<<<<
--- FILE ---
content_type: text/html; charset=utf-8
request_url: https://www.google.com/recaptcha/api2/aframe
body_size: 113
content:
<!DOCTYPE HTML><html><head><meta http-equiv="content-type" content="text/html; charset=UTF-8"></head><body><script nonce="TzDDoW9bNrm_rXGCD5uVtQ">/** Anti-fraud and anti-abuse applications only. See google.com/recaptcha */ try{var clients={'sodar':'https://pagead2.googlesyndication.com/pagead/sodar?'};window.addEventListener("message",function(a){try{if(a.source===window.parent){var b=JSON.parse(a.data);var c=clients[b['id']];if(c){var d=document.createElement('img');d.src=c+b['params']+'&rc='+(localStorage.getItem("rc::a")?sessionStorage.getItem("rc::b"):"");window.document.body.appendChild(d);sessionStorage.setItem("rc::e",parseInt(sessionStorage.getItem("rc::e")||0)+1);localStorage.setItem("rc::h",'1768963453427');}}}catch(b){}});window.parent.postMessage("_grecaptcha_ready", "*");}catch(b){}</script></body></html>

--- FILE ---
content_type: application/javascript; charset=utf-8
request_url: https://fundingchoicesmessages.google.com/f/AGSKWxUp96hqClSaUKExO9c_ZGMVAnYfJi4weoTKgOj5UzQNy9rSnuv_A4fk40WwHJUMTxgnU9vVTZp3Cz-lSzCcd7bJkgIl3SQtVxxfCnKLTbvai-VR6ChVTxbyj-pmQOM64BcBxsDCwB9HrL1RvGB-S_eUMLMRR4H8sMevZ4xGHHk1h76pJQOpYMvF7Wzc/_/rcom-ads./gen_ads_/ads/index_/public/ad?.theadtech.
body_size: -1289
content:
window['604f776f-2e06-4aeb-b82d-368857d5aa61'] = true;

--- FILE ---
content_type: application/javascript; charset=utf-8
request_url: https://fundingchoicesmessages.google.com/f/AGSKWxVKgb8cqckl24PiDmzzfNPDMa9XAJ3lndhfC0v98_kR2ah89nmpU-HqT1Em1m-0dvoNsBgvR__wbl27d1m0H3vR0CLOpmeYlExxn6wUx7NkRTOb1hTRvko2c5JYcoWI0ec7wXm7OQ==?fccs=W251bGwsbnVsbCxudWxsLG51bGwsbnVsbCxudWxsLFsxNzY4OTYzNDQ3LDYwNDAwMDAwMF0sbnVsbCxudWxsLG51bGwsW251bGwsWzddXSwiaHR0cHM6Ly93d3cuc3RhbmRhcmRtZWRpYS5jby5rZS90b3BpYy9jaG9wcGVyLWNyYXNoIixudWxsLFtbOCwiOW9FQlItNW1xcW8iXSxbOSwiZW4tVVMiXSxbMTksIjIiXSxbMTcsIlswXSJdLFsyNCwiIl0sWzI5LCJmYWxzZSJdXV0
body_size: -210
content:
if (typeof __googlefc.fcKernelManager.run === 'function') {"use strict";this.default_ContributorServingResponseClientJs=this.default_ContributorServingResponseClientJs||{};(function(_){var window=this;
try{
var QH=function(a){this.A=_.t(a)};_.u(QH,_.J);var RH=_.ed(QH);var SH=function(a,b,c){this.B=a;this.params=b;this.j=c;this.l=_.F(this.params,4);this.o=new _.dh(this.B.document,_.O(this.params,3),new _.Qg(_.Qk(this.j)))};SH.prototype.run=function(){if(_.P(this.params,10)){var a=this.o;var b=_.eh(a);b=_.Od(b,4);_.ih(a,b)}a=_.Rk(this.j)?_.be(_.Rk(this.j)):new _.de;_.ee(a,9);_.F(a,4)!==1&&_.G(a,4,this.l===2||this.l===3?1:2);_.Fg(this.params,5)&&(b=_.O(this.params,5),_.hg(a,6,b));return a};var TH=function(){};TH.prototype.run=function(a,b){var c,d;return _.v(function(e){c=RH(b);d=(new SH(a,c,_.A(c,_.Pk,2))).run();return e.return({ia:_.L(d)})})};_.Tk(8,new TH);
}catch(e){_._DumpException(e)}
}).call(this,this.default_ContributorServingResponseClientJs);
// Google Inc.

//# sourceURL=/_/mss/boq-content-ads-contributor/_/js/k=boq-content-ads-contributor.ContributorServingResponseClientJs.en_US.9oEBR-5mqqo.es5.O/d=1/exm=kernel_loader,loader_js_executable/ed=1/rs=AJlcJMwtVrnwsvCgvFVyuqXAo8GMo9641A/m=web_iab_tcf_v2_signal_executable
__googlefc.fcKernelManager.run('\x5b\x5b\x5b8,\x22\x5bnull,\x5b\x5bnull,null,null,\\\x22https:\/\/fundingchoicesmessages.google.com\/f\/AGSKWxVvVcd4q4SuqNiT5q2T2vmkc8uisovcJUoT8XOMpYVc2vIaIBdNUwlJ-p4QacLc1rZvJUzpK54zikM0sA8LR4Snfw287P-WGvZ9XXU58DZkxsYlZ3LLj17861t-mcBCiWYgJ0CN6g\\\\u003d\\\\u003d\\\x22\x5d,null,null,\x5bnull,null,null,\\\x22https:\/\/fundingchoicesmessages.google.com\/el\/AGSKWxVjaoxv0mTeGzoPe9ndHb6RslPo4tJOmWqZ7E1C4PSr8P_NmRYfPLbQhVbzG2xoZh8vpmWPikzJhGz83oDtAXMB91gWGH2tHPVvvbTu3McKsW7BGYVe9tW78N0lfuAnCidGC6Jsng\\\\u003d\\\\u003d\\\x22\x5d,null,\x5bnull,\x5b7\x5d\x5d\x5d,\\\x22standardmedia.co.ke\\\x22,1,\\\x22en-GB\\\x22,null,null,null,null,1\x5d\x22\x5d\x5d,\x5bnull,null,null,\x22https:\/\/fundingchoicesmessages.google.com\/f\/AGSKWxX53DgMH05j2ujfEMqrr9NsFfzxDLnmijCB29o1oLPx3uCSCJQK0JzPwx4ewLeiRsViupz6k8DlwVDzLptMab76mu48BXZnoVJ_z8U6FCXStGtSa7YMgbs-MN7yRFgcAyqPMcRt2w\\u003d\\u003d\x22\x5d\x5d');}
>>>>
-- Brief --
The whole listing, word for word, is the required answer.

-- Output below --
--- FILE ---
content_type: text/html; charset=utf-8
request_url: https://www.google.com/recaptcha/api2/aframe
body_size: 113
content:
<!DOCTYPE HTML><html><head><meta http-equiv="content-type" content="text/html; charset=UTF-8"></head><body><script nonce="TzDDoW9bNrm_rXGCD5uVtQ">/** Anti-fraud and anti-abuse applications only. See google.com/recaptcha */ try{var clients={'sodar':'https://pagead2.googlesyndication.com/pagead/sodar?'};window.addEventListener("message",function(a){try{if(a.source===window.parent){var b=JSON.parse(a.data);var c=clients[b['id']];if(c){var d=document.createElement('img');d.src=c+b['params']+'&rc='+(localStorage.getItem("rc::a")?sessionStorage.getItem("rc::b"):"");window.document.body.appendChild(d);sessionStorage.setItem("rc::e",parseInt(sessionStorage.getItem("rc::e")||0)+1);localStorage.setItem("rc::h",'1768963453427');}}}catch(b){}});window.parent.postMessage("_grecaptcha_ready", "*");}catch(b){}</script></body></html>

--- FILE ---
content_type: application/javascript; charset=utf-8
request_url: https://fundingchoicesmessages.google.com/f/AGSKWxUp96hqClSaUKExO9c_ZGMVAnYfJi4weoTKgOj5UzQNy9rSnuv_A4fk40WwHJUMTxgnU9vVTZp3Cz-lSzCcd7bJkgIl3SQtVxxfCnKLTbvai-VR6ChVTxbyj-pmQOM64BcBxsDCwB9HrL1RvGB-S_eUMLMRR4H8sMevZ4xGHHk1h76pJQOpYMvF7Wzc/_/rcom-ads./gen_ads_/ads/index_/public/ad?.theadtech.
body_size: -1289
content:
window['604f776f-2e06-4aeb-b82d-368857d5aa61'] = true;

--- FILE ---
content_type: application/javascript; charset=utf-8
request_url: https://fundingchoicesmessages.google.com/f/AGSKWxVKgb8cqckl24PiDmzzfNPDMa9XAJ3lndhfC0v98_kR2ah89nmpU-HqT1Em1m-0dvoNsBgvR__wbl27d1m0H3vR0CLOpmeYlExxn6wUx7NkRTOb1hTRvko2c5JYcoWI0ec7wXm7OQ==?fccs=W251bGwsbnVsbCxudWxsLG51bGwsbnVsbCxudWxsLFsxNzY4OTYzNDQ3LDYwNDAwMDAwMF0sbnVsbCxudWxsLG51bGwsW251bGwsWzddXSwiaHR0cHM6Ly93d3cuc3RhbmRhcmRtZWRpYS5jby5rZS90b3BpYy9jaG9wcGVyLWNyYXNoIixudWxsLFtbOCwiOW9FQlItNW1xcW8iXSxbOSwiZW4tVVMiXSxbMTksIjIiXSxbMTcsIlswXSJdLFsyNCwiIl0sWzI5LCJmYWxzZSJdXV0
body_size: -210
content:
if (typeof __googlefc.fcKernelManager.run === 'function') {"use strict";this.default_ContributorServingResponseClientJs=this.default_ContributorServingResponseClientJs||{};(function(_){var window=this;
try{
var QH=function(a){this.A=_.t(a)};_.u(QH,_.J);var RH=_.ed(QH);var SH=function(a,b,c){this.B=a;this.params=b;this.j=c;this.l=_.F(this.params,4);this.o=new _.dh(this.B.document,_.O(this.params,3),new _.Qg(_.Qk(this.j)))};SH.prototype.run=function(){if(_.P(this.params,10)){var a=this.o;var b=_.eh(a);b=_.Od(b,4);_.ih(a,b)}a=_.Rk(this.j)?_.be(_.Rk(this.j)):new _.de;_.ee(a,9);_.F(a,4)!==1&&_.G(a,4,this.l===2||this.l===3?1:2);_.Fg(this.params,5)&&(b=_.O(this.params,5),_.hg(a,6,b));return a};var TH=function(){};TH.prototype.run=function(a,b){var c,d;return _.v(function(e){c=RH(b);d=(new SH(a,c,_.A(c,_.Pk,2))).run();return e.return({ia:_.L(d)})})};_.Tk(8,new TH);
}catch(e){_._DumpException(e)}
}).call(this,this.default_ContributorServingResponseClientJs);
// Google Inc.

//# sourceURL=/_/mss/boq-content-ads-contributor/_/js/k=boq-content-ads-contributor.ContributorServingResponseClientJs.en_US.9oEBR-5mqqo.es5.O/d=1/exm=kernel_loader,loader_js_executable/ed=1/rs=AJlcJMwtVrnwsvCgvFVyuqXAo8GMo9641A/m=web_iab_tcf_v2_signal_executable
__googlefc.fcKernelManager.run('\x5b\x5b\x5b8,\x22\x5bnull,\x5b\x5bnull,null,null,\\\x22https:\/\/fundingchoicesmessages.google.com\/f\/AGSKWxVvVcd4q4SuqNiT5q2T2vmkc8uisovcJUoT8XOMpYVc2vIaIBdNUwlJ-p4QacLc1rZvJUzpK54zikM0sA8LR4Snfw287P-WGvZ9XXU58DZkxsYlZ3LLj17861t-mcBCiWYgJ0CN6g\\\\u003d\\\\u003d\\\x22\x5d,null,null,\x5bnull,null,null,\\\x22https:\/\/fundingchoicesmessages.google.com\/el\/AGSKWxVjaoxv0mTeGzoPe9ndHb6RslPo4tJOmWqZ7E1C4PSr8P_NmRYfPLbQhVbzG2xoZh8vpmWPikzJhGz83oDtAXMB91gWGH2tHPVvvbTu3McKsW7BGYVe9tW78N0lfuAnCidGC6Jsng\\\\u003d\\\\u003d\\\x22\x5d,null,\x5bnull,\x5b7\x5d\x5d\x5d,\\\x22standardmedia.co.ke\\\x22,1,\\\x22en-GB\\\x22,null,null,null,null,1\x5d\x22\x5d\x5d,\x5bnull,null,null,\x22https:\/\/fundingchoicesmessages.google.com\/f\/AGSKWxX53DgMH05j2ujfEMqrr9NsFfzxDLnmijCB29o1oLPx3uCSCJQK0JzPwx4ewLeiRsViupz6k8DlwVDzLptMab76mu48BXZnoVJ_z8U6FCXStGtSa7YMgbs-MN7yRFgcAyqPMcRt2w\\u003d\\u003d\x22\x5d\x5d');}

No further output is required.